Optimization of random phase approximation calculations for improved energies of molecules, solids, and surfaces

TL;DR

This paper introduces optRPA26, an optimized RPA method that uses a hybrid functional for DFT orbitals and scaling to significantly enhance the accuracy of energy calculations across molecules, solids, and surfaces.

Contribution

The paper presents a new optimized RPA approach, optRPA26, which improves energy accuracy and can be implemented with standard RPA codes for diverse bonding types.

Findings

Achieves mean absolute errors of 0.05-0.12 eV across benchmarks.

Accurately captures phase stability in oxides and metals.

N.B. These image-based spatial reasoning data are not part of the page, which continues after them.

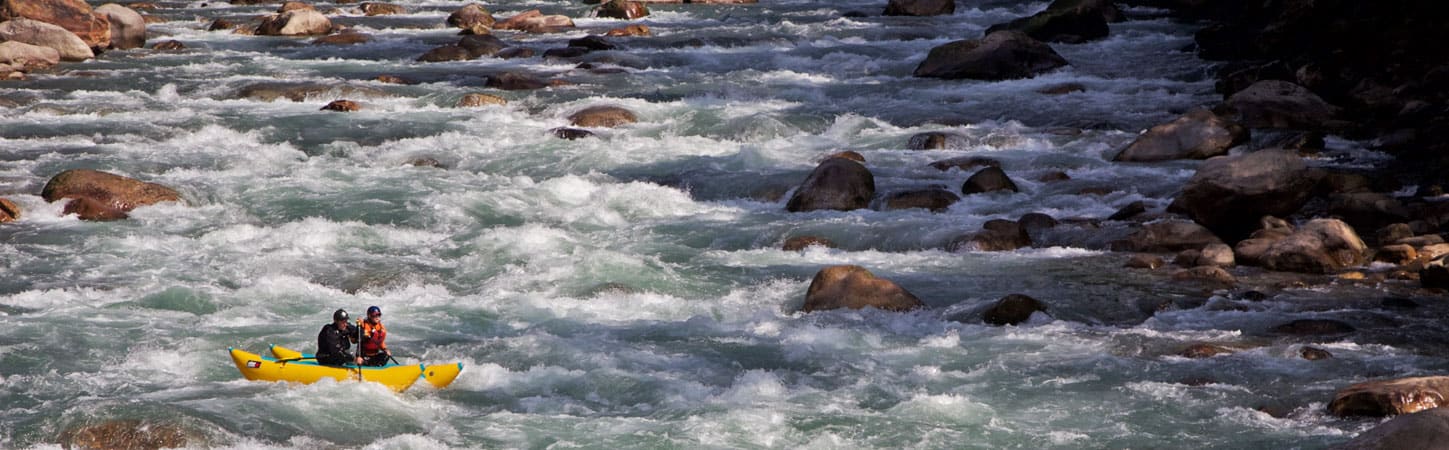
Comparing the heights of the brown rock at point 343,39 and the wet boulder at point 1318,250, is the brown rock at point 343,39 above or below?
below

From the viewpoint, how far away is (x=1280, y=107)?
Result: 1981 cm

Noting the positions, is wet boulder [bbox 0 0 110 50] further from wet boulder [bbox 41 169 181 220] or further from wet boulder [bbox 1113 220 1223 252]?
wet boulder [bbox 1113 220 1223 252]

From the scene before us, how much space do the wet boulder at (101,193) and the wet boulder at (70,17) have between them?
11.6m

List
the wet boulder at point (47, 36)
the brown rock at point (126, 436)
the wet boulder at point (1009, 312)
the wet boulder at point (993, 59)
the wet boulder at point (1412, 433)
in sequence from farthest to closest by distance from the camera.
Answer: the wet boulder at point (47, 36)
the wet boulder at point (993, 59)
the wet boulder at point (1009, 312)
the brown rock at point (126, 436)
the wet boulder at point (1412, 433)

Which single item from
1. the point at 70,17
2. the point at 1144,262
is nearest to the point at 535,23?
the point at 70,17

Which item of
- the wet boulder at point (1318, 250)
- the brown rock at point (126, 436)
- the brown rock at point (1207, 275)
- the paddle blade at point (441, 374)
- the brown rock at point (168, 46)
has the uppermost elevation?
the brown rock at point (126, 436)

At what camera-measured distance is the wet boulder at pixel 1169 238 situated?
14.6 metres

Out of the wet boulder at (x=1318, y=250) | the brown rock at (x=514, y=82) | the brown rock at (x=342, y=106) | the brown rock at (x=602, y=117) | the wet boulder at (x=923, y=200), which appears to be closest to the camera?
the wet boulder at (x=1318, y=250)

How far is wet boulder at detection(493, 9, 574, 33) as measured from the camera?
3197 cm

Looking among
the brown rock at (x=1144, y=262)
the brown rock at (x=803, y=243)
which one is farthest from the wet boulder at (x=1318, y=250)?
the brown rock at (x=803, y=243)

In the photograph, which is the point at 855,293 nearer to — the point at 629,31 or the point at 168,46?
the point at 629,31

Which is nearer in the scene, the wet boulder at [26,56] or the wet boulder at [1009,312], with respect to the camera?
the wet boulder at [1009,312]

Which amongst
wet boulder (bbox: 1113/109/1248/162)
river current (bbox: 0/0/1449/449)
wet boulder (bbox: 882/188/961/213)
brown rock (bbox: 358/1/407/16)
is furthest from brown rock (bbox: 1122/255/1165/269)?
brown rock (bbox: 358/1/407/16)

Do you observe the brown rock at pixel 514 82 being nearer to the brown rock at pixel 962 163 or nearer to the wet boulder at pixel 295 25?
the brown rock at pixel 962 163
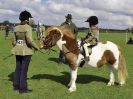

Compatible with standard RPA implementations.

Abstract

We present an optimized random phase approximation method (optRPA26) that significantly improves upon conventional RPA. The method employs an empirically constructed hybrid functional to generate DFT orbitals to evaluate the RPA correlation energy, which is then scaled by a constant. Comprehensive benchmarks across molecules, bulk solids, and surface systems demonstrate that optRPA26 consistently achieves high accuracy, with mean absolute errors of 0.05 eV for W4-11 reaction energies, 0.07 eV for cohesive energies, 0.09 eV for metal oxide formation energies, 0.11-0.12 eV for adsorption of small molecules on metals, and 0.06 eV for adsorption on oxides. In addition, optRPA26 correctly captures phase stability in metal oxides and magnetic metals. The optRPA26 approach can be run using standard RPA implementations, highlighting its potential as a general-purpose reference method that can accurately capture covalent, ionic, and metallic, and van der Waals bonding in molecules, solids, and interfaces.